In 2021, Chris Barker, Hone, Darren Naish, Andrea Cau, Lockwood, Foster, Clarkin, Schneider, and Gostling described two new spinosaurid species, Ceratosuchops inferodios and Riparovenator milnerae, and placed them well-supportedly in Baryonychinae. They placed them within the newly created tribe Ceratosuchopsini alongside Suchomimus. Barker et al. diagnosed three autapomorphies to distinguish the clade: "1. postorbital facet of frontal dorsoventrally thick (height more than 40% of length) and excavated by a deep, longitudinal slot; 2. well-defined and strongly curved anterior margins of supratemporal fossa; 3. occipital surface of the basisphenoid collateral oval scars excavated." Members of this clade range in length from 7.7 to 9.5 m (25.3 to 31 ft). The results of their Bayesian analysis appear below:

==Paleobiology==

===Feeding===

Baryonychine teeth are small and recurved with little to no serrations, resembling those of crocodiles. These are considered adaptations for piscivory, as numerous recurved teeth aid in holding a struggling slippery animal within the jaws and down the throat; rather than the serrated teeth in most other theropods which are generalized for cutting and ripping flesh. Vullo et al., 2016 likened the cranial evolution and adaptations to piscivory in spinosaurids to those of the Muraenesocidae, a modern family of predatory eels with a similarly evolved skull.

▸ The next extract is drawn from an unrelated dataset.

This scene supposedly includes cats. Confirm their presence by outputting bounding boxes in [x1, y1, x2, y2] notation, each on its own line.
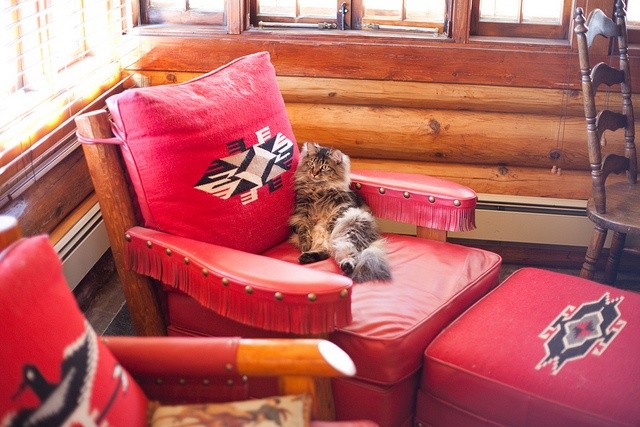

Baryonyx as one of the most complete representatives of the group shows evidence of a generalist behavior. One recorded instance is the holotype of Baryonyx found with both fish as well as a juvenile iguanodontid contents within the stomach region. Another instance is pointed out by a 2016 study by the Belgian palaeontologist Christophe Hendrickx and colleagues. They found that adult spinosaurs could displace their mandibular rami (halves of the lower jaw) sideways when the jaw was depressed, which allowed the pharynx (opening that connects the mouth to the oesophagus) to be widened. This jaw-articulation is similar to that seen in pterosaurs and living pelicans, and would likewise have allowed spinosaurids to swallow large prey such as fish and other animals.

They also reported that the possible Portuguese Iberospinus (formerly seen as Baryonyx) fossils were found associated with isolated Iguanodon teeth, and listed it along with other such associations as support for opportunistic feeding behaviour in spinosaurs.